-- BEGIN EXTRACT TO READ --
# Are You Sure You Like Spurgeon? In Modern Ref...



## Arch2k (Jan 21, 2007)

This article appeared in the most recent Modern Reformation. I thought Spurgeon had some very good things to say. Here's the full version and link:

http://www.banneroftruth.org/pages/articles/article_detail.php?41


*ARE YOU SURE YOU LIKE SPURGEON?*​ 
*"The doctrine of justification itself, as preached by an Arminian, is nothing but the doctrine of salvation by works..." -- C.H. Spurgeon* 

Praised by many evangelicals as a great preacher, Charles H. Spurgeon is considered a successful and "safe" example of a "non-theological" ministry. His works are recommended as a means to lead many aspiring pastors into developing their own successful ministries. His Lectures to My Students are often used for this purpose, emphasizing the "practical" aspects of evangelism. But while the form of Spurgeon's successful preaching is often studied by would-be pastors, the content of this Christian giant's preaching and teaching is often ignored. Rather Spurgeon is popularly thought to have heartily approved of the same theology that is presently dominating American culture: Arminianism.
Many Christian leaders, for instance, like to point out Spurgeon as one who also had no formal college training. They ignore the fact that he had a personal library containing more that 10,000 books.1 It is further argued that the success of his ministry in the mid-to-late 19th century was due to his anti-intellectual piety, "his yieldedness to the Spirit," and his Arminianism. The fact is, Spurgeon was not anti-intellectual, nor did he entertain delusions of being so holy that he could allow God to work only if he was "yielded." Most importantly, he was not an Arminian. He was a staunch Calvinist who opposed the dominant religious view of his day (and of ours), Arminianism.2 Even toward the end of his life he could write, "From this doctrine I have not departed to this day." 3 He was grateful that he never wavered from his Calvinism.4 "There is no soul living who holds more firmly to the doctrine of grace than do I..."5 Reading Spurgeon's beliefs, one will see that this tremendously fruitful ministry was built upon the preaching of the biblical gospel.
-- END EXTRACT TO READ --
-- BEGIN RECORD LIST --
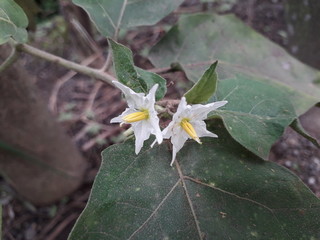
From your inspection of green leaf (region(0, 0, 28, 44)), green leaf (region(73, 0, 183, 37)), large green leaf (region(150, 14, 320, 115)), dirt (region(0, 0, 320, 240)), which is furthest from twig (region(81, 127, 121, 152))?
green leaf (region(0, 0, 28, 44))

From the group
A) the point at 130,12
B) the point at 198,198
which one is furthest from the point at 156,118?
the point at 130,12

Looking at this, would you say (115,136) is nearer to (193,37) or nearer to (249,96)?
(193,37)

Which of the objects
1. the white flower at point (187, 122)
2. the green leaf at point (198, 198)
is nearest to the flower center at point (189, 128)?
the white flower at point (187, 122)

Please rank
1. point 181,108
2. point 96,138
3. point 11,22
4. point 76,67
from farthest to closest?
point 96,138
point 76,67
point 11,22
point 181,108

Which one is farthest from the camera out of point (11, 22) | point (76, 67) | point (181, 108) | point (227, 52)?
point (227, 52)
-- END RECORD LIST --
## REQUIRED WORK:
1. According to the Spurgeon article, what three things do some people claim made his ministry successful?
2. Which of Spurgeon's works does the Spurgeon article say is often used to stress the practical side of evangelism?

## TASK-BY-TASK SOLUTIONS:
1. His anti-intellectual piety, "his yieldedness to the Spirit," and his Arminianism.

2. His Lectures to My Students.